String theory meets music theory at Artown on the Quad
As temperatures soared into the 90s on the evening of July 12, four musicians linked to the University came together to mimic the way physicists imagined the forces of the universe coming together. The String Theory Quartet, which performs as part of Artown, Reno’s month-long celebration of the arts, consists of two former students who are also siblings, a former student-turned-teacher and a current instructor.
The quartet’s cellist is Johnny Lenz. Johnny’s father is John Lenz, a renowned former music teacher who played cello and horn and performed in the University’s Trio Argenta. At the start of the show, Johnny played with the tuning of his cello. The quartet had tuned their instruments and rehearsed inside. He thought the heat might impact the instruments, but the same heat caused the quartet to retreat to the air-conditioned indoors before the concert.
“Every material on Earth has a rate of thermal expansion and contraction, including our strings. As they get longer, the tension in the strings decreases and they flatten out. In the case of my cello , it goes flat,” Lenz said. While at the University, he studied fine wire resonance. “I was pretty good at music, but I was also really good at science and physics. .”
The former physics student inspired one of the violinists to name the quartet “String Theory”, a reference to the theory of how the forces of the universe impact everything in it. Johnny Lenz was a Westfall Scholar when he graduated in the fall of 2006, meaning he had the best GPA of any physics student that semester. He has been a musician for 33 years.
“The idea behind string theory, and it’s been a long time since I went to school here,” Johnny says, gesturing around him, “but it’s unification. You’re trying to unify the different quantum mechanics, classical mechanics, relativity, you’re trying to unify it all to make sense. And that’s one of the reasons we thought it would be good for a quartet is that we’re trying to unify and blend the different strengths of the musical family and the string family. Ironically, Johnny has always been skeptical of string theory, although his studies focused on experimental physics rather than theory.
There aren’t many experimental physics jobs in Reno, but Johnny didn’t want to leave the area, so he got a job with the Douglas County Sheriff’s Office in law enforcement.
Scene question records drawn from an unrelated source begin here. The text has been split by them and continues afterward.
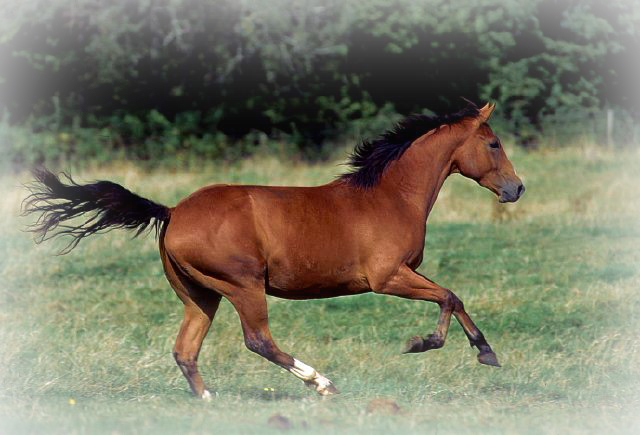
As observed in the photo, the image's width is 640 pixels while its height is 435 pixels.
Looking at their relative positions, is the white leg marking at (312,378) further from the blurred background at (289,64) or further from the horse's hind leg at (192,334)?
the blurred background at (289,64)

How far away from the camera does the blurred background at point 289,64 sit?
26.6 m

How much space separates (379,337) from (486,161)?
2839 millimetres

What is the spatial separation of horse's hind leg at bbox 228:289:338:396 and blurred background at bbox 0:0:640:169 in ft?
59.2

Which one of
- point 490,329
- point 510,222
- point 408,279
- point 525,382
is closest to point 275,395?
point 408,279

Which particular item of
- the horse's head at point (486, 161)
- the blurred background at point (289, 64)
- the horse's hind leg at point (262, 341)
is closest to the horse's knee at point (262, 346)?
the horse's hind leg at point (262, 341)

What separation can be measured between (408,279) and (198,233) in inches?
61.4

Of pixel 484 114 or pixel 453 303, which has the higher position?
pixel 484 114

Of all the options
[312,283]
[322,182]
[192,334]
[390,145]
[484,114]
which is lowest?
[322,182]

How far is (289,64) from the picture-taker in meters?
27.3

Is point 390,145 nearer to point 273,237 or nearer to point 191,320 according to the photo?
point 273,237

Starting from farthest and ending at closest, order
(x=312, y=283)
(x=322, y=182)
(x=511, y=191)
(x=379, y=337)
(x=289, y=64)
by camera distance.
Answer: (x=289, y=64) → (x=322, y=182) → (x=379, y=337) → (x=511, y=191) → (x=312, y=283)

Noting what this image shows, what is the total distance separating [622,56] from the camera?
2783 centimetres

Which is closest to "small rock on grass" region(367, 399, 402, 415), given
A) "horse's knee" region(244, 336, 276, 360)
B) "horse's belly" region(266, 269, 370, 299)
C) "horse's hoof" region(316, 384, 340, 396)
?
"horse's hoof" region(316, 384, 340, 396)

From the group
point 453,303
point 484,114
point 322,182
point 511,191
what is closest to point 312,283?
point 453,303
Sergeant was shot while on duty in December 2020. In honor of Johnny’s recovery and return to the stage, the Reno Philharmonic Orchestra offered free virtual access to first responders for a virtual concert in February 2021 and brought 30 friends, colleagues and family members to the Pioneer Center for an in-person concert.
Johnny’s sister, Ruth Lenz, is concertmaster of the Reno Philharmonic and Reno Chamber Orchestra and is also a member of the Classical Tahoe Orchestra. Ruth plays the violin and holds a doctorate in music performance. She attended college to earn her degree in music. Jessica Escobar, another violinist, taught anthropology and French at the University and graduated. Escobar came up with the name of the quartet. Dustin Budish, the group’s viola, teaches viola at the university. The band played a diverse mix of music, from The Rolling Stones’ “Paint It, Black” to “We Don’t Talk About Bruno” from the Disney movie Encanto to “Promentory,” the Scottish-inspired main theme from the movie “The last of the Mohicans.”
“It was really fun and it was good to be here,” Johnny said. Despite thermal expansion affecting her cello strings, the performance received a standing ovation at the end. The event, sponsored by the University and the Edna B. and Bruno Benna Foundation, was the second in a series of free public Artown events called Artown on the Quad.